Terkait ancaman terhadap penega­kan Pancasila, salah satu fenomena yang kita hadapi sekarang adalah ke­muculan si­kap-sikap intoleransi de­ngan bumbu kebencian berbasis ras, ke­lompok, dan aga­ma yang tak jarang me­munculkan per­tikaian dan kereta­kan sosial di ma­syarakat. Pada tingkat yang ringan, fe­nomena tersebut bisa ber­mula dari per­debatan atau aksi sa­ling menghujat ha­nya karena per­be­daan, baik perbe­daan pan­dangan mau­pun keyakinan. Di era me­dia so­sial, m­arak informasi pro­vo­katif se­hing­ga fenomena tersebut gam­­pang mun­cul. Terlebih, di momentum je­lang tahun politik 2019 mendatang.

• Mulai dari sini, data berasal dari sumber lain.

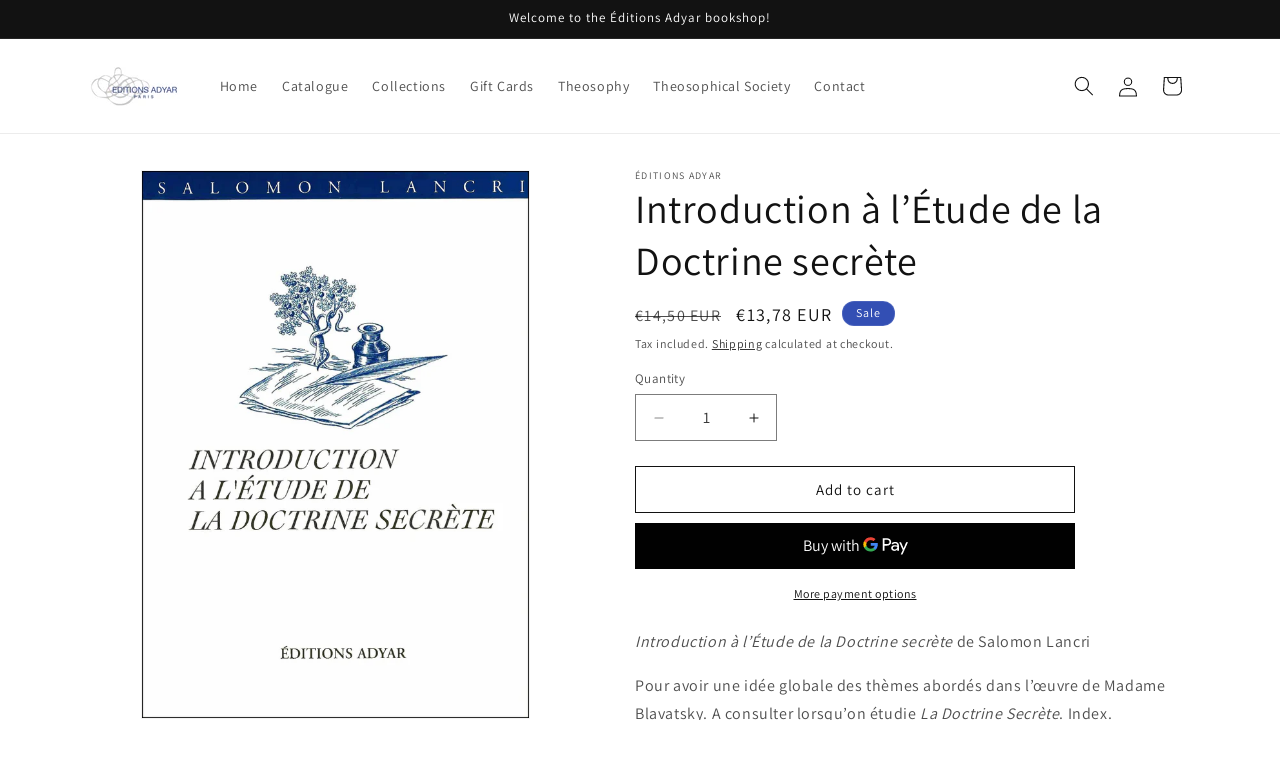

--- FILE ---
content_type: text/css
request_url: https://www.editionsadyar.com/cdn/shop/t/9/assets/component-slideshow.css?v=41568389003077754171717596867
body_size: 29
content:
slideshow-component{position:relative;display:flex;flex-direction:column}slideshow-component .slideshow.banner{flex-direction:row;flex-wrap:nowrap;margin:0;gap:0}.slideshow__slide{padding:0;position:relative;display:flex;flex-direction:column;visibility:visible}@media screen and (max-width: 749px){.slideshow--placeholder.banner--mobile-bottom.banner--adapt_image .slideshow__media,.slideshow--placeholder.banner--adapt_image:not(.banner--mobile-bottom){height:28rem}}@media screen and (min-width: 750px){.slideshow--placeholder.banner--adapt_image{height:56rem}}.slideshow__text.banner__box{display:flex;flex-direction:column;justify-content:center;max-width:54.5rem}.slideshow__text>*{max-width:100%}@media screen and (max-width: 749px){slideshow-component.page-width .slideshow__text{border-right:var(--text-boxes-border-width) solid rgba(var(--color-foreground),var(--text-boxes-border-opacity));border-left:var(--text-boxes-border-width) solid rgba(var(--color-foreground),var(--text-boxes-border-opacity))}.banner--mobile-bottom .slideshow__text.banner__box{max-width:100%}.banner--mobile-bottom .slideshow__text-wrapper{flex-grow:1}.banner--mobile-bottom .slideshow__text.banner__box{height:100%}.banner--mobile-bottom .slideshow__text .button{flex-grow:0}.slideshow__text.slideshow__text-mobile--left{align-items:flex-start;text-align:left}.slideshow__text.slideshow__text-mobile--right{align-items:flex-end;text-align:right}}@media screen and (min-width: 750px){.slideshow__text.slideshow__text--left{align-items:flex-start;text-align:left}.slideshow__text.slideshow__text--right{align-items:flex-end;text-align:right}}.slideshow:not(.banner--mobile-bottom) .slideshow__text-wrapper{height:100%}@media screen and (min-width: 750px){.slideshow__text-wrapper.banner__content{height:100%;padding:5rem}}.slideshow__controls{border:.1rem solid rgba(var(--color-foreground),.08)}.slideshow__controls--top{order:2;z-index:1}@media screen and (max-width: 749px){.slideshow__controls--border-radius-mobile{border-bottom-right-radius:var(--text-boxes-radius);border-bottom-left-radius:var(--text-boxes-radius)}}.spaced-section--full-width:last-child slideshow-component:not(.page-width) .slideshow__controls{border-bottom:none}@media screen and (min-width: 750px){.slideshow__controls{position:relative}}slideshow-component:not(.page-width) .slider-buttons{border-right:0;border-left:0}.slideshow__control-wrapper{display:flex}.slideshow__autoplay{position:absolute;right:0;border-left:none;display:flex;justify-content:center;align-items:center}@media screen and (max-width: 749px){slideshow-component.page-width .slideshow__autoplay{right:1.5rem}}@media screen and (min-width: 750px){.slideshow__autoplay.slider-button{position:inherit;margin-left:.6rem;padding:0 0 0 .6rem;border-left:.1rem solid rgba(var(--color-foreground),.08)}}.slideshow__autoplay .icon.icon-play,.slideshow__autoplay .icon.icon-pause{display:block;position:absolute;opacity:1;transform:scale(1);transition:transform .15s ease,opacity .15s ease;width:.8rem;height:1.2rem}.slideshow__autoplay .icon.icon-play{height:1rem}.slideshow__autoplay path{fill:rgba(var(--color-foreground),.75)}.slideshow__autoplay:hover path{fill:rgb(var(--color-foreground))}@media screen and (forced-colors: active){.slideshow__autoplay path,.slideshow__autoplay:hover path{fill:CanvasText}}.slideshow__autoplay:hover svg{transform:scale(1.1)}.slideshow__autoplay--paused .icon-pause,.slideshow__autoplay:not(.slideshow__autoplay--paused) .icon-play{visibility:hidden;opacity:0;transform:scale(.8)}
/*# sourceMappingURL=/cdn/shop/t/9/assets/component-slideshow.css.map?v=41568389003077754171717596867 */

Nilai-nilai saling menghargai dan meng­­hormati perbeda­an- yang menja­di nilai penting Pancasila, menjadi lun­tur, bah­­kan dilupakan. Padahal, nilai-nilai ter­­sebut jelas merupakan pon­dasi per­sa­tu­an dan kesatuan bang­sa, yang me­nen­tukan seberapa kuat dan besar bangsa ini.

Di samping itu, pada tingkatan yang lebih mengkhawatirkan, muncul pula ke­lompok yang ingin mengganti Pan­casila dengan dasar agama, tanpa me­mi­kirkan kemajemukan masyarakat In­donesia. Keinginan mengganti Pan­casila jelas gegabah dan jauh dari ke­­bijaksanaan. Sikap yang tak sesuai de­­ngan apa yang ditunjukkan para pen­diri bangsa ini. Terlebih jika yang dijadikan alasan karena dasar Panca­sila dianggap tak sesuai dengan aga­ma. Sebab, sebagaimana telah dising­gung sebelum­nya, Pancasila tidak la­hir begitu saja, namun telah mele­wati perdebatan panjang antar pelba­gai kelompok ideologis, tanpa terke­cuali kelompok agama (Islam), sebe­lum akhirnya tampil sebagai jalan te­ngah yang bisa diterima semua pihak.

Melihat beragam tantangan terse­but, sudah semestinya kita semua kem­bali meresapi nilai-nilai yang ter­kan­dung dalam Pancasila sebagai ideologi yang moderat, yang mengikat dan me­nyatukan kemajemukan bangsa. Di momentum Hari Kesatian Pancasila yang jatuh setiap tanggal 1 Oktober, sudah seharusnya kita terus meresapi ni­lai-nilainya. Dengan begitu, kita akan tersadar bahwa Pancasila me­mang dasar negara pa­ling relevan atau sesuai realitas bangsa Indonesia. De­ngan terus meng­amalkan nilai-nilai Pan­casila seperti saling meng­hargai dan menjaga to­leransi, maka persatuan dan per­da­mai­an akan tercipta bagi bangsa ini. ***

Penulis, bergiat di Paradigma Institute (Parist) Kudus.